Question

find the volume of largest right angular cone that can cut out of a cube whose edge is 9 cm​

Answer 1

Given :-

Edge of the cube = 9 cm

To Find :-

The volume of largest right angular cone that can cut out of a cube.

Analysis :-

Firstly, we have to find the radius by dividing the diameter by 2.

Substitute the values we have in the formula of volume of cone.

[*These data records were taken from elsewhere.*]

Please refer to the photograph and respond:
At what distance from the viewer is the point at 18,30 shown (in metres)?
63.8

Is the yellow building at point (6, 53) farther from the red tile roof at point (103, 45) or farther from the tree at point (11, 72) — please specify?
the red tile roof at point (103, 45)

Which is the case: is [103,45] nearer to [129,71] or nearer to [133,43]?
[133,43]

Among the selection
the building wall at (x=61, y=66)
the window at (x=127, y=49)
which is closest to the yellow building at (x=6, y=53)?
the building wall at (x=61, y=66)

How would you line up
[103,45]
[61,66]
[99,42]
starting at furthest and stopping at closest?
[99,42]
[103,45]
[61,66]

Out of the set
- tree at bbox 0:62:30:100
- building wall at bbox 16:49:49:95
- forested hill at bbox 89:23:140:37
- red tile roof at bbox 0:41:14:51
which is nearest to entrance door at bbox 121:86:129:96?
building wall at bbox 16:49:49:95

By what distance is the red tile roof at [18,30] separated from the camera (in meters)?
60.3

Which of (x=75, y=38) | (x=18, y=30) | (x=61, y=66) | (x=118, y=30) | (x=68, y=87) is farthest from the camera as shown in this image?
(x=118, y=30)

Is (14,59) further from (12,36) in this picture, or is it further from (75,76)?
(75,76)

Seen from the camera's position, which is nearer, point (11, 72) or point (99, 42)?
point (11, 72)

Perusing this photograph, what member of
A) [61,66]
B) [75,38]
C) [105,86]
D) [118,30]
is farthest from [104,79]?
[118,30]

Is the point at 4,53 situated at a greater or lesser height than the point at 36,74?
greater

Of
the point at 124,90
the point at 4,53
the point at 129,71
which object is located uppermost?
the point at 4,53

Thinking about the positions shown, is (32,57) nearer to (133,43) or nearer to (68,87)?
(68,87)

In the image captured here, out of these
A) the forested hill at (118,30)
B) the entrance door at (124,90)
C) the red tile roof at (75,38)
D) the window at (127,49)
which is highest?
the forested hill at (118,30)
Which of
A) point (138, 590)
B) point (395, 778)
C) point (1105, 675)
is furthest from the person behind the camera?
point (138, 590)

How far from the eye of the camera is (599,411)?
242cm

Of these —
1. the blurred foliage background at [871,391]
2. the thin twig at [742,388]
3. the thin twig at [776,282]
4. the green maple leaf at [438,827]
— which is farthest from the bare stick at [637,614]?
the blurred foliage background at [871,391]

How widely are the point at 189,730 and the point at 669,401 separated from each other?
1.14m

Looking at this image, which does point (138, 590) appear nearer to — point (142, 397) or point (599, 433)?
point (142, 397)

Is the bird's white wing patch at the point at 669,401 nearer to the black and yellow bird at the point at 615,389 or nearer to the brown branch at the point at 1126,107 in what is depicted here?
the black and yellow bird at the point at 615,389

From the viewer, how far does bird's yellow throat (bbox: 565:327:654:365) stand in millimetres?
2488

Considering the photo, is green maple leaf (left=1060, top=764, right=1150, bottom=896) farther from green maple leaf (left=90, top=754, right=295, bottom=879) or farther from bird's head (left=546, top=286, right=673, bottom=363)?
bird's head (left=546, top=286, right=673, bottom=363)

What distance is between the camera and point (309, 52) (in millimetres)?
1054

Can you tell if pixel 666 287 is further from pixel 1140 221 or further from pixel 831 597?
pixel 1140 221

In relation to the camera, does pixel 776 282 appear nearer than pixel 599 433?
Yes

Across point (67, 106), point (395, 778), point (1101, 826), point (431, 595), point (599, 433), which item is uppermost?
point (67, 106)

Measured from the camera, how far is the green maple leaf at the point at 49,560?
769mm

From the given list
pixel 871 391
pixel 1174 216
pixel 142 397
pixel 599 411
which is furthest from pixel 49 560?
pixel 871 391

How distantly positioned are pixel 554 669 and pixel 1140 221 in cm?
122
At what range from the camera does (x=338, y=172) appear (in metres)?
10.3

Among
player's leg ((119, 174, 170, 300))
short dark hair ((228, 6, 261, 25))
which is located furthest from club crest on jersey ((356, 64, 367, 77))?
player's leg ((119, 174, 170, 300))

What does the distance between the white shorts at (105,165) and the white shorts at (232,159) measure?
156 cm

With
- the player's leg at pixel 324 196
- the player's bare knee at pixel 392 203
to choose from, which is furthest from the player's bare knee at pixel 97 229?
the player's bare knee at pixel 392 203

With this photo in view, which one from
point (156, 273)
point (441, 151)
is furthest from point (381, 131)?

The value you get after solving is your volume.

Solution :-

We know that,

• r = Radius
• d = Diameter
• h = Height

Finding the radius,

$\underline{\boxed{\sf Radius= \dfrac{Diameter}{2} }}$

Given that,

Diameter (d) = 9 cm

Substituting their values,

Radius = 9/2

Radius = 4.5 cm

By the formula,

$\underline{\boxed{\sf Volume \ of \ cone=\dfrac{1}{3} \pi r^2 h}}$

Given that,

Radius (r) = 4.5 cm

Height (h) = 9 cm

Substituting their values,

= 1/3 π (4.5)² × 9

= 1/3 × 3.14 × 20.25 × 9

= 190.755 cm³

Therefore, the volume of largest right angular cone that can cut out of a cube is 190.755 cm³.